> **DIRECTIONS**
Please reproduce the entries below exactly from the line holding "this 640×480 image." through the last line, both included, and omit any pictures.

━━━━━━━━━━

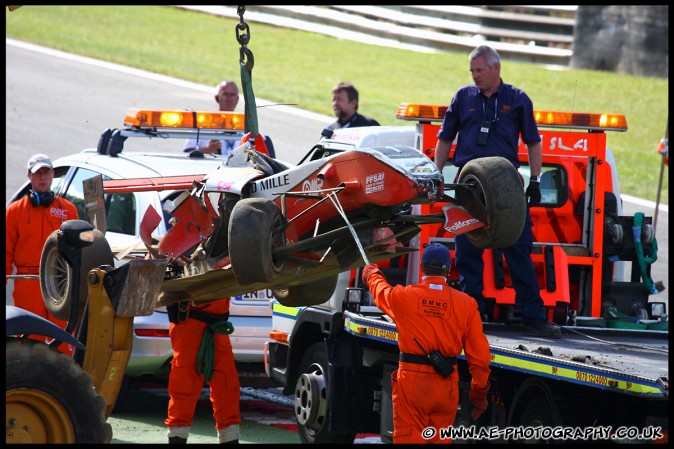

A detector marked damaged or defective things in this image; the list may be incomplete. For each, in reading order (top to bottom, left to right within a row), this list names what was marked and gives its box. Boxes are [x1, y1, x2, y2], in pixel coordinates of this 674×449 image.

crashed race car [44, 107, 524, 310]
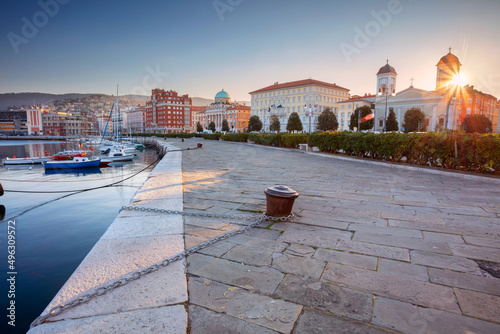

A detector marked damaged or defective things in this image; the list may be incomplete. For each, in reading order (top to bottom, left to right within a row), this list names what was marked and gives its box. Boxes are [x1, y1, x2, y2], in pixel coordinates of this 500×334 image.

rusty bollard [264, 184, 298, 218]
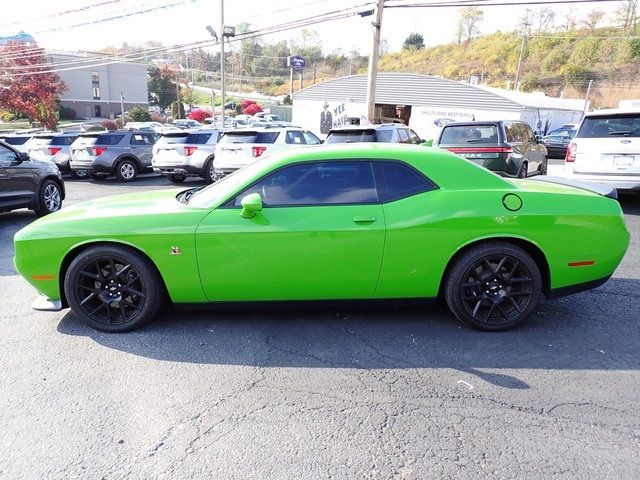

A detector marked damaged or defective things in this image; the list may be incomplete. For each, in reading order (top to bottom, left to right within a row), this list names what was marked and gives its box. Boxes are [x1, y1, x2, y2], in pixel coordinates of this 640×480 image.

cracked pavement [1, 177, 640, 480]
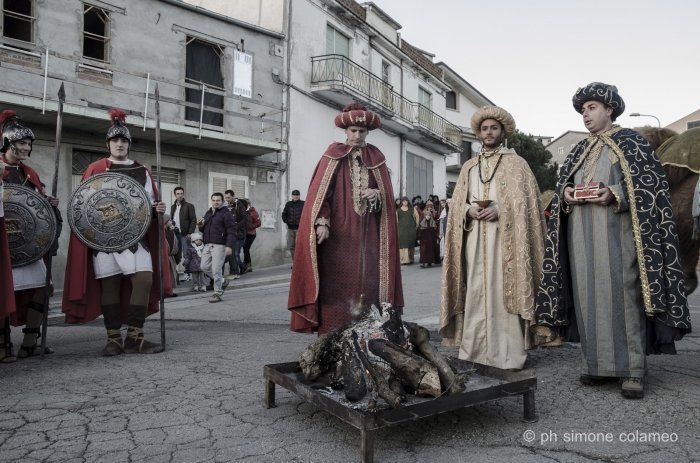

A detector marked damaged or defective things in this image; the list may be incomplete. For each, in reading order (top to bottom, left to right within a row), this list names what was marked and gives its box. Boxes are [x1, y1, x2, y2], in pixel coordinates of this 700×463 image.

broken window [2, 0, 34, 43]
broken window [82, 3, 110, 61]
broken window [183, 38, 224, 127]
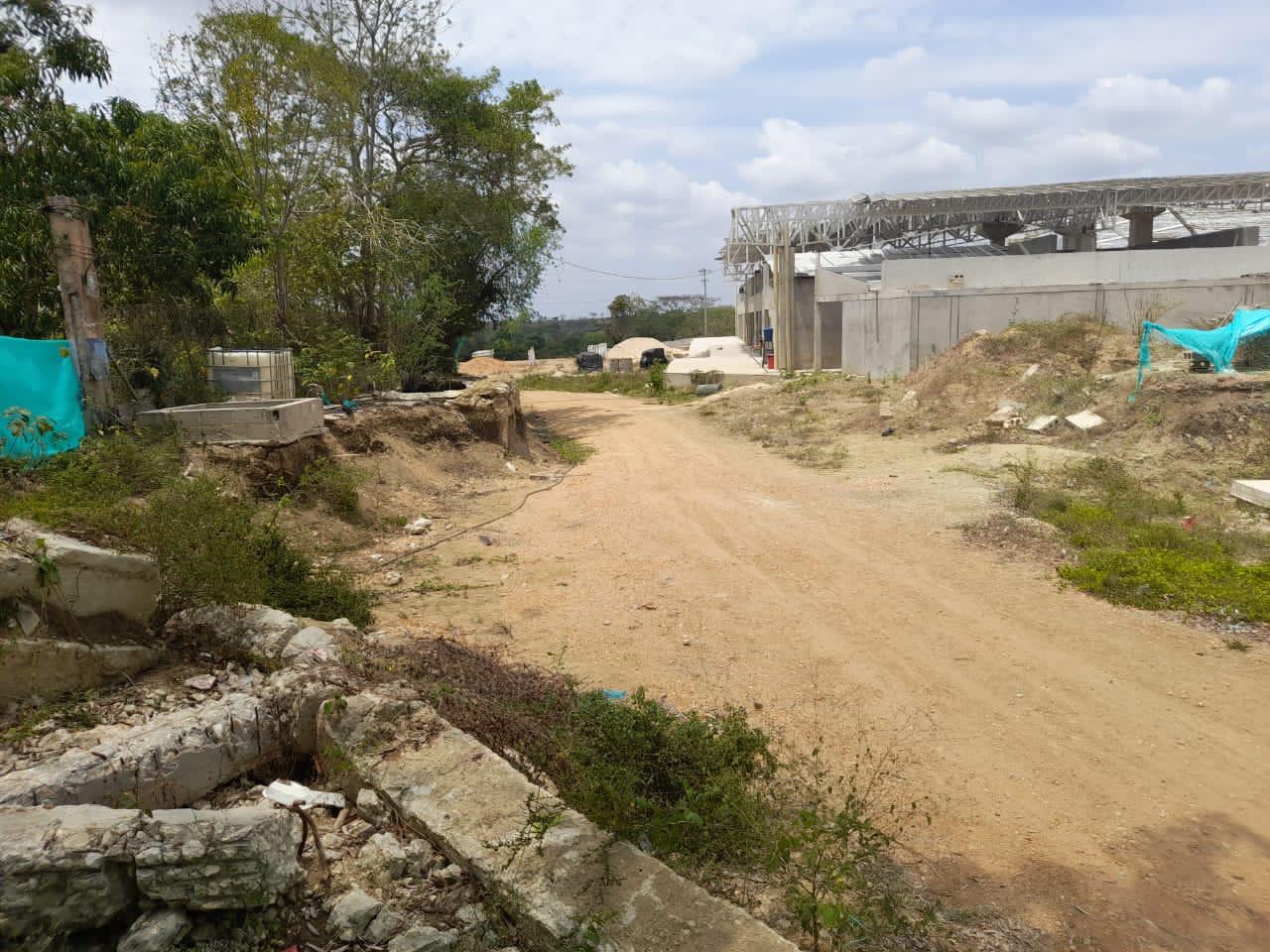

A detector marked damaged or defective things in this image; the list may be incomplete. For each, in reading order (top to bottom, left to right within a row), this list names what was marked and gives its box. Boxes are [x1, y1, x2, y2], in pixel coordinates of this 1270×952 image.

broken concrete slab [1021, 416, 1062, 433]
broken concrete slab [1067, 414, 1107, 436]
broken concrete slab [1229, 479, 1270, 510]
broken concrete slab [0, 518, 160, 637]
broken concrete slab [0, 637, 159, 705]
broken concrete slab [0, 669, 334, 812]
broken concrete slab [0, 807, 300, 949]
broken concrete slab [318, 695, 792, 952]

━━━━━━━━━━

> **YOUR RESPONSE**
A detector marked damaged or defective things in this image; the list may be incomplete. For each, in reading order (top to bottom, left to right within a row), this list names what was marked and gives its box. Boxes are [x1, y1, x2, y2], in pixel coordinates of this 640×480 image.

cracked pavement [1, 177, 640, 480]

A detector marked damaged or defective things in this image; the list may be incomplete. For each, in reading order (top to bottom, left to right within a row), this list names what was marked and gives its box. Boxes are [x1, y1, x2, y2], in pixel coordinates of this 700×463 image.

broken window [2, 0, 34, 43]
broken window [82, 3, 110, 61]
broken window [183, 38, 224, 127]

A detector marked damaged or defective things in this image; the list may be incomplete. For each, in reading order (top to bottom, left to right within a row), this list names what was marked and gives its box. Boxes are [x1, y1, x2, y2], in pixel coordinates of this 1270×952 image.

broken concrete slab [1021, 416, 1062, 433]
broken concrete slab [1067, 414, 1107, 436]
broken concrete slab [1229, 479, 1270, 510]
broken concrete slab [0, 518, 160, 637]
broken concrete slab [0, 637, 159, 705]
broken concrete slab [0, 669, 334, 812]
broken concrete slab [0, 807, 300, 949]
broken concrete slab [318, 695, 792, 952]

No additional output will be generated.